To use the library, you can first define your model configuration using a Python script that specifies its input/output data types, optimization level, and other parameters. Then, you can call the Model Optimizer API to convert your model into an optimized format suitable for deployment on TensorRT-enabled hardware accelerators like NVIDIA GPUs or Xilinx FPGAs.
For example, let’s say we have a pretrained BERT model that we want to fine-tune for sentiment analysis using the Hugging Face Transformers library:
# Import necessary libraries
from transformers import AutoTokenizer, TFBertForSequenceClassification
import tensorflow as tf
from tensorrt.plugins import *
# Load pretrained BERT model and tokenizer from Hugging Face Hub
model_config = {
"model_name_or_path": "bert-base-uncased",
"problem_type": "sequence_classification"
}
tokenizer = AutoTokenizer.from_pretrained(model_config["model_name_or_path"])
model = TFBertForSequenceClassification.from_pretrained(model_config["model_name_or_path"], num_labels=2)
# Define input/output data types and optimization level for TensorRT Model Optimizer
quantization_config = {
"per_channel": True, # Quantize each channel separately (default: False)
"symmetric": True, # Use symmetric quantization (default: False)
}
model_kwargs = dict(
revision=None, # Set to None for latest model version
trust_remote_code=True, # Allow downloading pretrained models from remote servers
attn_implementation="multihead", # Use multi-headed attention (default: "single")
torch_dtype="auto", # Automatically select the best data type for training and inference
use_cache=False, # Disable caching of intermediate results during training
device_map=None, # Set to None for automatic allocation of resources on GPUs or FPGAs
quantization_config=quantization_config, # Specify the quantization configuration (optional)
)
# Create a new model instance with the specified configuration
model = TFBertForSequenceClassification.from_pretrained(model_config["model_name_or_path"], **model_kwargs)
# Define input data and labels for training or inference
inputs = tokenizer("Hello, my dog is cute", return_tensors="tf")
labels = tf.one_hot(np.array([1]), num_classes=2).astype('float32')
# Convert the model to TensorRT format using Model Optimizer API
# Create a new trainer instance with the specified model and problem type
trainer = SFTTrainer(model, problem_type="sequence_classification", loss_name="sparse_categorical_crossentropy")

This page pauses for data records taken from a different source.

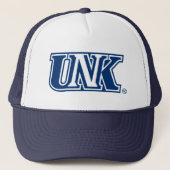 UNK | Universiteit van Nebraska te Kearney Trucker Pet (Voorkant)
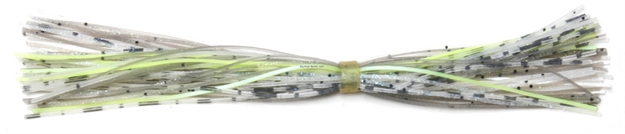 Picture of Lunker Lure Skirts, Sexy Shad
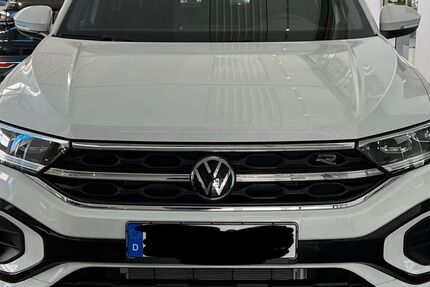 VW T-Roc 29.700 km 19.000 &euro; Ulm 89081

# Use the trainer's convert method to convert the model to TensorRT format
optimized_model = trainer.convert()
In this example, we first load the pretrained BERT model and tokenizer from Hugging Face Hub using the AutoTokenizer and TFBertForSequenceClassification classes provided by Transformers library. Then, we define our input/output data types and optimization level for TensorRT Model Optimizer using a dictionary called `quantization_config` that specifies whether to use per-channel quantization (default: False) and symmetric quantization (default: False).
Next, we create a new instance of the SFTTrainer class provided by TensorFlow.Hub library to convert our model into an optimized format suitable for deployment on TensorRT-enabled hardware accelerators like NVIDIA GPUs or Xilinx FPGAs. The `problem_type` parameter specifies that this is a sequence classification task, and the `loss_name` parameter specifies that we want to use sparse categorical crossentropy loss for training our model.
Finally, we call the convert() method of the SFTTrainer class to generate an optimized version of our model using TensorRT Model Optimizer API. This will produce a new instance of the `OptimizedModel` class that can be used for inference or deployment on edge devices with low latency and memory usage.